IndoNLU is a collection of Natural Language Understanding (NLU) resources for Bahasa Indonesia with 12 downstream tasks. We provide the code to reproduce the results and large pre-trained models (IndoBERT and IndoBERT-lite) trained with around 4 billion word corpus (Indo4B), more than 20 GB of text data. This project was initially started by a joint collaboration between universities and industry, such as Institut Teknologi Bandung, Universitas Multimedia Nusantara, The Hong Kong University of Science and Technology, Universitas Indonesia, Gojek, and Prosa.AI.

Research Paper

IndoNLU has been accepted by AACL-IJCNLP 2020 and you can find the details in our paper https://www.aclweb.org/anthology/2020.aacl-main.85.pdf. If you are using any component on IndoNLU including Indo4B, FastText-Indo4B, or IndoBERT in your work, please cite the following paper:

@inproceedings{wilie2020indonlu,
  title={IndoNLU: Benchmark and Resources for Evaluating Indonesian Natural Language Understanding},
  author={Bryan Wilie and Karissa Vincentio and Genta Indra Winata and Samuel Cahyawijaya and X. Li and Zhi Yuan Lim and S. Soleman and R. Mahendra and Pascale Fung and Syafri Bahar and A. Purwarianti},
  booktitle={Proceedings of the 1st Conference of the Asia-Pacific Chapter of the Association for Computational Linguistics and the 10th International Joint Conference on Natural Language Processing},
  year={2020}
}

How to contribute to IndoNLU?

Be sure to check the contributing guidelines and contact the maintainers or open an issue to collect feedbacks before starting your PR.

12 Downstream Tasks

  • You can check [Link]
  • We provide train, valid, and test sets. The labels of the test set are masked (no true labels) in order to preserve the integrity of the evaluation. Please submit your predictions to the submission portal at CodaLab

Examples

  • A guide to load IndoBERT model and finetune the model on Sequence Classification and Sequence Tagging task.
  • You can check link

Submission Format

Please kindly check the link. For each task, there is different format. Every submission file always start with the index column (the id of the test sample following the order of the masked test set).

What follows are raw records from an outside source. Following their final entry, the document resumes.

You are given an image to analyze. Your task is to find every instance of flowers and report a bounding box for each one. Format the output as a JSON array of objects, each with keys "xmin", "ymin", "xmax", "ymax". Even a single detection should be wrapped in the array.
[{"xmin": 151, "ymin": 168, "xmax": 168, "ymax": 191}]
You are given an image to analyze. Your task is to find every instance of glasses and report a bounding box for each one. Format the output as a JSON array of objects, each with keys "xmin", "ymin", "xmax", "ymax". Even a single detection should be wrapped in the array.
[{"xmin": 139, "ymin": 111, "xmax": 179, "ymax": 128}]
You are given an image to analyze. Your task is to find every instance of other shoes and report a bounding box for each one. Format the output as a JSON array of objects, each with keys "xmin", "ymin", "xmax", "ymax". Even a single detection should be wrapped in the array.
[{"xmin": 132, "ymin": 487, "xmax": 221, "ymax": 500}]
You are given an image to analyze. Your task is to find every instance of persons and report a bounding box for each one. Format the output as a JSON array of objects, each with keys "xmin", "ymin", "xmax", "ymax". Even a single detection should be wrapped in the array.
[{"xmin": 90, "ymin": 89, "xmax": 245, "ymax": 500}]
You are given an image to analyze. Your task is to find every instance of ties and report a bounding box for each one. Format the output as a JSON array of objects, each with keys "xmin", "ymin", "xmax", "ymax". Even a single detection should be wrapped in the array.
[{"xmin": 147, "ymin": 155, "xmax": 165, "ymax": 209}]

For the submission, first you need to rename your prediction into pred.txt, then zip the file. After that, you need to allow the system to compute the results. You can easily check the progress in your results tab.

Indo4B Dataset

We provide the access to our large pretraining dataset. In this version, we exclude all Twitter tweets due to restrictions of the Twitter Developer Policy and Agreement.

  • Indo4B Dataset (23 GB uncompressed, 5.6 GB compressed) [Link]

IndoBERT and IndoBERT-lite Models

We provide 4 IndoBERT and 4 IndoBERT-lite Pretrained Language Model [Link]

FastText (Indo4B)

We provide the full uncased FastText model file (11.9 GB) and the corresponding Vector file (3.9 GB)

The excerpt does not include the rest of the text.